Discover the psychology of fear of snakes and spiders

Scientists at the University of Queensland have found new evidence that can help them discover the most common fears of ours and their causes.

Hundreds of thousands of people consider snakes and spiders to be one of their fears, and while scientists have previously argued that we have a genetic predisposition to fear exotic animals, scientists at UQ's psychology school seems to prove the opposite

According to Dr. Helena Purkis, UQ's research results may provide an unprecedented understanding of why we are afraid of these creepy animals. Dr. Purkis said: 'Previous research indicates that we react to snakes and spiders differently than other stimuli, such as flowers or mushrooms, even to other dangerous animals, or cars, guns, things even more dangerous'.

'In the past, this has been explained that humans tend to be genetically afraid of certain things, such as snakes or spiders, which can be dangerous to their ancestors. me. However, people often get negative information about snakes and spiders, we think this makes them more associated with fears. '

Picture 1 of Discover the psychology of fear of snakes and spiders

Hundreds of thousands of people consider snakes and spiders to be one of their fears, and while scientists have previously argued that we have a genetic predisposition to fear exotic animals, scientists at UQ's psychology school seems to prove the opposite (Photo: iStockphoto / Holger Gogolin)

In this study, scientists compared the reactions to stimuli between participants who had no experience with snakes and spiders and snake and spider experts.'Previous studies suggest that snakes and spiders attract a lot of attention (they attract attention very quickly) and this creates a negative reaction (fear) . as a hidden subconscious and has money. rules, 'said Dr.

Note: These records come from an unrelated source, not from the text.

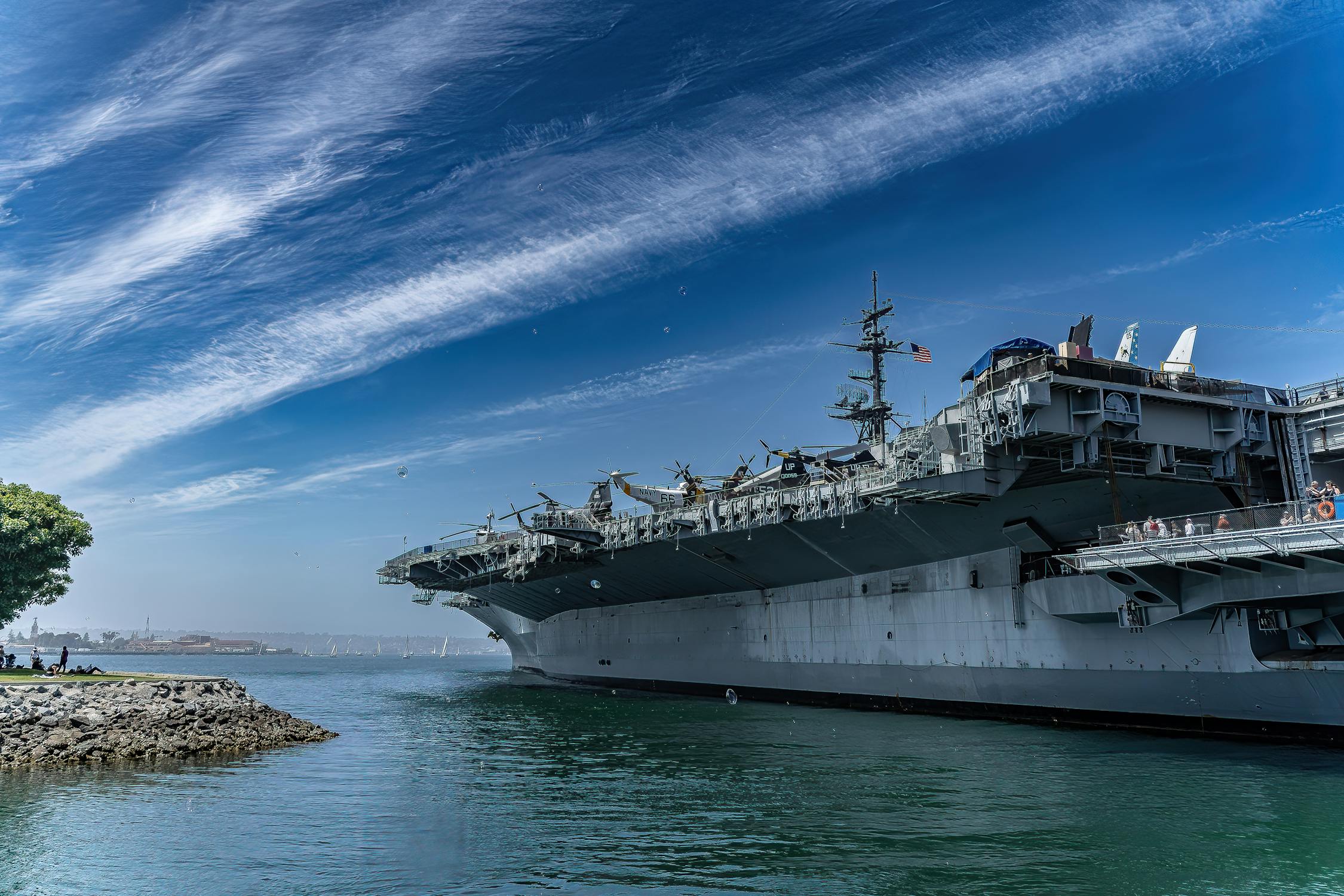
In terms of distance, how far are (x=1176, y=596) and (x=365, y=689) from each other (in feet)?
147

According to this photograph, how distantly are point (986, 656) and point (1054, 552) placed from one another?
360 centimetres

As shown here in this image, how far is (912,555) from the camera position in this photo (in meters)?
28.0

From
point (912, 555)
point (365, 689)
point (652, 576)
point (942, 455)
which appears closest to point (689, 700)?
point (652, 576)

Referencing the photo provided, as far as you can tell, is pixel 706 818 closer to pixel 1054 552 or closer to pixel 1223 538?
pixel 1223 538

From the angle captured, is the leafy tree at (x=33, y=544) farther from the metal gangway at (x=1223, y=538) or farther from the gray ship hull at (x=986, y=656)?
the metal gangway at (x=1223, y=538)

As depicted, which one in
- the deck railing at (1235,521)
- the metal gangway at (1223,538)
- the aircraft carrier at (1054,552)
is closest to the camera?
the metal gangway at (1223,538)

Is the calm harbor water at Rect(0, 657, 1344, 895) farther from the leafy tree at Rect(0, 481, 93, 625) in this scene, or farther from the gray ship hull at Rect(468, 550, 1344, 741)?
the leafy tree at Rect(0, 481, 93, 625)

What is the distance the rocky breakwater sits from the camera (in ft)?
63.9

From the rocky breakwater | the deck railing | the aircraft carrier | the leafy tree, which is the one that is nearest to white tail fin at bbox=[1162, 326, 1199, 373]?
the aircraft carrier

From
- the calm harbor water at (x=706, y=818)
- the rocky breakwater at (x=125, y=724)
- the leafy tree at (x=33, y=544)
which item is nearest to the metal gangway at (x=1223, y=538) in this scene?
the calm harbor water at (x=706, y=818)

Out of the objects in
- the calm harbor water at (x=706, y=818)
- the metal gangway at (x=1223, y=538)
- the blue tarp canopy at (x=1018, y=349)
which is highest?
the blue tarp canopy at (x=1018, y=349)

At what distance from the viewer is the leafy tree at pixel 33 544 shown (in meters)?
32.2

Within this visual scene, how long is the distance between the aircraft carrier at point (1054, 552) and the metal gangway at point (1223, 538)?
0.05 meters

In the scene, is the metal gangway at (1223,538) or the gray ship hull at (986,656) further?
the gray ship hull at (986,656)
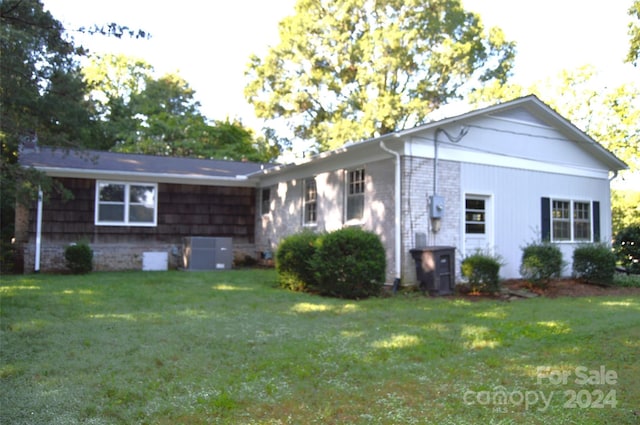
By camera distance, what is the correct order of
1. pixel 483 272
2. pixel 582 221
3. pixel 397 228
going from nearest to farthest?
1. pixel 483 272
2. pixel 397 228
3. pixel 582 221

Purkis. 'We have shown that although everyone carefully approaches snakes and spiders because they are dangerous, only inexperienced people exhibit negative reactions'.

This is the first study to build a clear difference between preferential attention and permanent emotional response: you can carefully approach something without a negative emotional response. Dr. Purkis said the discovery could significantly increase understanding of the emotional and basic cognitive processes involved in the formation and maintenance of fear.

'If we understand the relationship between attention and emotion priority, it will help us understand how a stimulus comes from being perceived as potentially dangerous to creating an antipathy. emotional response and then attaching it to fear '.

'This can give us information about how humans deal with snakes and spiders to minimize the negative emotional response'. Researchers are planning to continue the study, this time testing the theory that pleasure and fear have the same basic attention mechanism.

'We are interested in experimenting with animal stimuli for animal lovers to know whether those stimuli, such as checking on a breeder dog, are related to attention. preferential or not. (like the way snakes and spiders affect those who fear them). I am also interested in the differences that we have seen in our previous studies between alert attention, and the emotional response formed after the initial process. '

The study calls for those who voluntarily own or work with dogs, cats, cows, horses, snakes and spiders and even members of the community to form a control group.'I also need people who are allergic to dogs or cats, who are afraid of snakes and spiders, even those who are not afraid of them but do not work with them, ' said Dr. Purkis. 'In addition, we would love to contact those who are ready for their pets (dogs, cats, horses, cows, snakes, spiders) to take pictures for use as stimuli in experiments'.